The documentation provides us with new information: this function must be used very carefully, as it is sensitive to buffer overflow attacks. The function does not know how many characters it will write to the buffer and cannot be used to limit the number of characters copied, unless its strncpy variant is used. If the number of input characters exceeds the size of the buffer, the strcpy function will continue to write to the next memory location until it finds a \0 character.
Now that we’ve identified the sensitive parts of the source code, all we have to do is abuse the vulnerability to succeed in the challenge.
Exploiting the vulnerability #
To do this, we need to exploit a buffer overflow vulnerability, we need to enter a string that is longer than the buffer size. We’ll fill the buffer with 64 characters and then specific bytes so that the changeme variable takes the value 0x0d0a090a. However, we need to pass the string to the program via the ExploitEducation environment variable.

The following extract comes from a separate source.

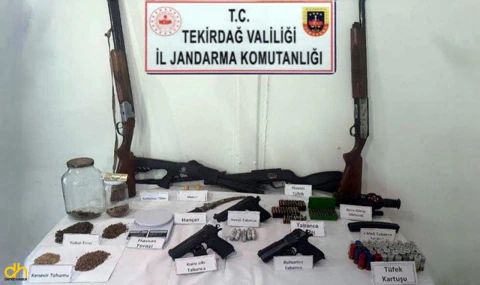Çiftlik evinde silah, sahte içki ve uyuşturucu ele geçirildi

To make it easier to create the string, we can use Python.
$ export ExploitEducation=$(python -c 'print "A"*64 + "\x0A\x09\x0A\x0D"') && ./stack-two
With this command, we create a string of 64 'A' characters which fills the buffer and \x0A\x09\x0A\x0D the value of the changeme variable.
Finally, we can see that the changeme variable has been modified with the right value, so we can complete the challenge.